Cicéron salue donc ici l'apparition d'une nouvelle manière d'écrire l'histoire, de nouveaux rapports établis, entre celle-ci et l'art oratoire. Parlera-t-on d'un style « attique» ? Mais César s'éloigne de Thucydide et rien dans ses ouvrages ne ressemble au fameux discours de Périclès. C'est vraiment un genre neuf qui apparaît, et cela, pour des raisons bien précises.
César, en les composant, s'était fixé un but qu'il est aisé de découvrir. Ce n'était pas un auteur essayant de créer une oeuvre d'art, mais un politique poussé par la nécessité de convaincre un public : intention commune avec celle d'un orateur composant une suasoria, mais réalisée par des moyens qui ne seront pas tout à fait les mêmes.
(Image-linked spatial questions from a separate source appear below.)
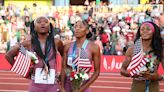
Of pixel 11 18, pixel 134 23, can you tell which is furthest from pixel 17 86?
pixel 11 18

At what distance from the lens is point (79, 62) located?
205 inches

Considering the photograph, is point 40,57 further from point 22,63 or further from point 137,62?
point 137,62

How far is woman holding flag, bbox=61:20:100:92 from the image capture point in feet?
17.1

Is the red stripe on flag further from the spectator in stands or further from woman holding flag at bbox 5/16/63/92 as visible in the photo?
the spectator in stands

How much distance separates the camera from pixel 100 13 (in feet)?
74.6

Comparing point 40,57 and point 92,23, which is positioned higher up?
point 40,57

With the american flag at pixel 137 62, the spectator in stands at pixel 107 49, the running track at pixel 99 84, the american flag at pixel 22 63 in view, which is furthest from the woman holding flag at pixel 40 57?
the spectator in stands at pixel 107 49

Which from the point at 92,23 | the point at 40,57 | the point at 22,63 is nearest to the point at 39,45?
the point at 40,57

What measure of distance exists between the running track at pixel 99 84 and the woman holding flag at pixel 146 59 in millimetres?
6341

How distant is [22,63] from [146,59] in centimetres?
138

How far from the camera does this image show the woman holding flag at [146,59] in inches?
201

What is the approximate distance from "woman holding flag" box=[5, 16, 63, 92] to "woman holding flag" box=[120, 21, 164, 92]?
A: 87cm

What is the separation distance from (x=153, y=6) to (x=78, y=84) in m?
17.6

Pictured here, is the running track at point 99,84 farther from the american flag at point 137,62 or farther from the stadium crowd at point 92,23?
the american flag at point 137,62
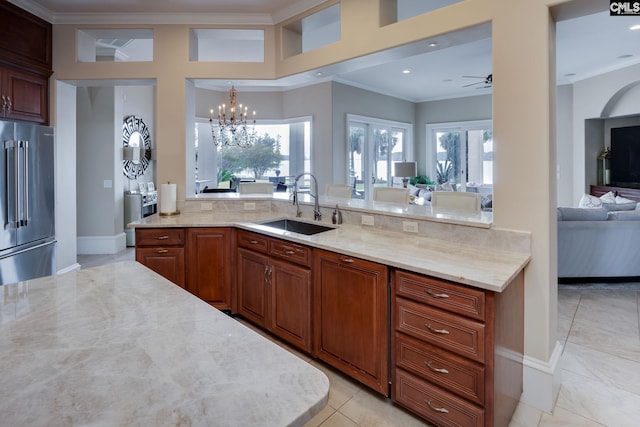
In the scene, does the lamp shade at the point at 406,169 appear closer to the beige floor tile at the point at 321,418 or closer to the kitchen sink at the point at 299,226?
the kitchen sink at the point at 299,226

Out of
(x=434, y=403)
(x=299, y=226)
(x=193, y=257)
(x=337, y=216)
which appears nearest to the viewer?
(x=434, y=403)

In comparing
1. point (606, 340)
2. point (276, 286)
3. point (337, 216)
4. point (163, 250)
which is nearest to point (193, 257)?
point (163, 250)

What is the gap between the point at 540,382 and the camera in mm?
2154

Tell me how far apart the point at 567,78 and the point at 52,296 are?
28.5 feet

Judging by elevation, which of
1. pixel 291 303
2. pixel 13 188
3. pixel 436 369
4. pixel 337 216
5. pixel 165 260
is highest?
pixel 13 188

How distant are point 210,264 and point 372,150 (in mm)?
5685

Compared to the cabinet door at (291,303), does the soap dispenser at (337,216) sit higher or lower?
higher

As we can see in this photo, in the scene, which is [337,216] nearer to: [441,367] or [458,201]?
[458,201]

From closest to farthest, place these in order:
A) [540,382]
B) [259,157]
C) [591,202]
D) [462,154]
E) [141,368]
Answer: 1. [141,368]
2. [540,382]
3. [591,202]
4. [259,157]
5. [462,154]

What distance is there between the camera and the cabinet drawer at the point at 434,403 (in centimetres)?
176

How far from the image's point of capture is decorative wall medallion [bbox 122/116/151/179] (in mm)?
6269

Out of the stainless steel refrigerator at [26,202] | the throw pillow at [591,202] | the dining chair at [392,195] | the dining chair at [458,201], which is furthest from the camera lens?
the throw pillow at [591,202]

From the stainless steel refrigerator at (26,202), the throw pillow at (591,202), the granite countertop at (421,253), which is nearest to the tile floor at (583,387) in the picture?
the granite countertop at (421,253)

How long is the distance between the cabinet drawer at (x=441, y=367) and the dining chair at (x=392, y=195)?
1906 mm
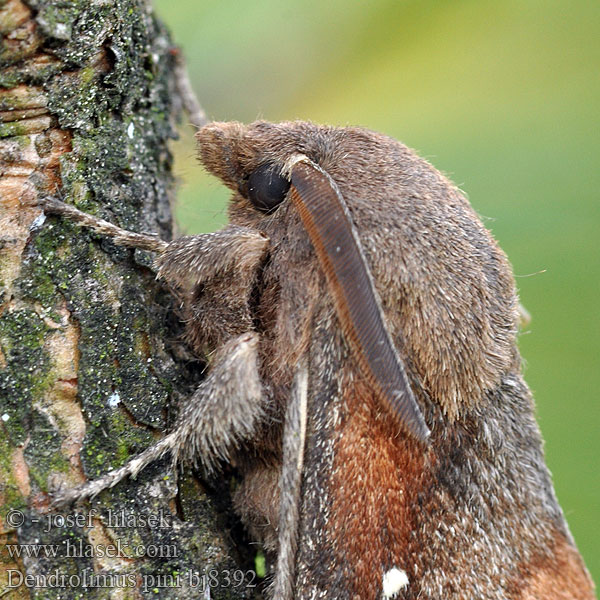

Cette oeuvre historique de César, nous la connaissons sous le titre de Commentarii, Commentarii de Bello Gallico et Commentarii de Bello Ciuili. Ces titres ne figurent pas dans les manuscrits. Ils n'en semblent pas moins être authentiques et remontent très vraisemblablement à César lui-même, comme en témoignent un passage du Brutus [262] et un autre de Suétone [Diuus Iulius, 56, 1]. Le mot de commentarius désigne, nous l'avons vu, toutes sortes de notes, insoucieuses d'une quelconque mise en forme littéraire. Les orateurs, avons-nous dit, utilisaient de tels aide-mémoire, qui leur servaient à ne rien oublier de ce qu'ils devaient dire dans le discours qu'ils prononceraient. Tels sont donc les Commentarii de César, non pas des mémoires personnels (comme on commençait à en écrire autour de lui), mais des notes qui n'auraient d'autre but, si l'on en croit César, que de préserver de l'oubli la suite des événements auxquels il a été mêlé. Les préserver de l'oubli et, en même temps, de la malveillance qui s'efforcerait de les déformer, fixer une vérité - d'aucuns diront « sa» vérité. Et, à ce moment, dans la mesure où cet exposé des faits, aussi simple, aussi dépouillé qu'il soit, répond au désir de persuader, la rhétorique se trouve réintroduite. Mais une rhétorique qui n'est plus celle de l'École.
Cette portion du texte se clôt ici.